Text under study:
┄┄┄┄┄┄┄┄┄┄┄┄┄┄┄┄┄┄┄┄

Newspaper article The Christian Science Monitor

Enjoy the Video Game? Then Join the Army

Newspaper article The Christian Science Monitor

Enjoy the Video Game? Then Join the Army

Article excerpt

This summer, Matt and Doug Stanbro, two brothers from Chelsea, Ala., traded in their game controllers for M-16 rifles. They're two of hundreds, perhaps thousands, of American teenagers inspired by a "shoot'em-up" video game to join the Army.

On the same day the brothers graduated from basic training last week, the Pentagon released the latest version of "America's Army," the combat-style video game.

"I never really thought about the military at all before I started playing this game," says Pfc. Doug Stanbro in a phone interview from Fort Jackson, S.C.

With more than 3,000 US soldier deaths in Iraq and Afghanistan since 9/11, the use of a video game and incentives such as free iPods to recruit replacements is a strategy that critics call misguided, even abhorrent. But for the Pentagon, "America's Army" is proving a potent way to communicate military values directly to the messy bedrooms where teens hang out.

"America's Army" is "a sort of virtual test drive," says its creator, Col. Casey Wardynski. "What we are looking to communicate is the ethos of being a soldier ... leadership, teamwork, values, structure."

┄┄┄┄┄┄┄┄┄┄┄┄┄┄┄┄┄┄┄┄

Input data:
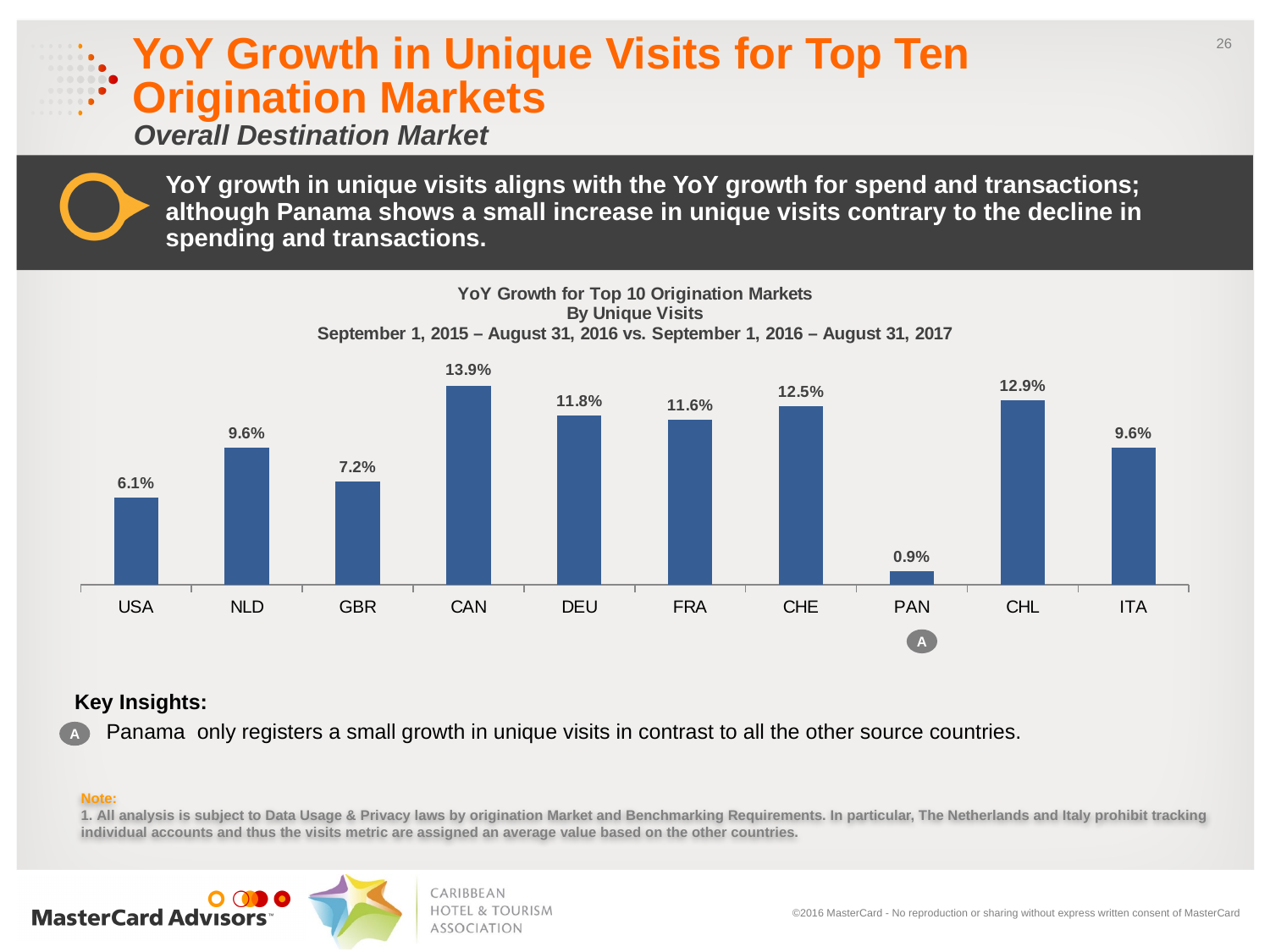
What is the YoY growth in unique visits for CAN? 13.9% Which two origination markets both show a YoY growth of 9.6%? NLD and ITA What is the difference between the YoY growth for CAN and the YoY growth for PAN? 13.0% Which has a higher YoY growth in unique visits, DEU or FRA? DEU What kind of chart is used to show YoY growth for the top 10 origination markets? Bar chart What is the YoY growth in unique visits for PAN? 0.9% Which origination market has the lowest YoY growth in unique visits? PAN What is the YoY growth in unique visits for USA? 6.1% What is the title of the chart? YoY Growth for Top 10 Origination Markets By Unique Visits September 1, 2015 – August 31, 2016 vs. September 1, 2016 – August 31, 2017 How many origination markets are shown on the chart? 10 What is the difference between the YoY growth for CHL and the YoY growth for GBR? 5.7% Which origination market has the highest YoY growth in unique visits? CAN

┄┄┄┄┄┄┄┄┄┄┄┄┄┄┄┄┄┄┄┄

Tasks to complete:
(1) From the video game recruiting article, write out the passage from "Article excerpt" to "join the Army.".
(2) In the video game recruiting article, what town are Matt and Doug Stanbro from?
The listing has no connection to the article.

Answers for the tasks:
(1)
Article excerpt

This summer, Matt and Doug Stanbro, two brothers from Chelsea, Ala., traded in their game controllers for M-16 rifles. They're two of hundreds, perhaps thousands, of American teenagers inspired by a "shoot'em-up" video game to join the Army.

(2) Chelsea, Ala.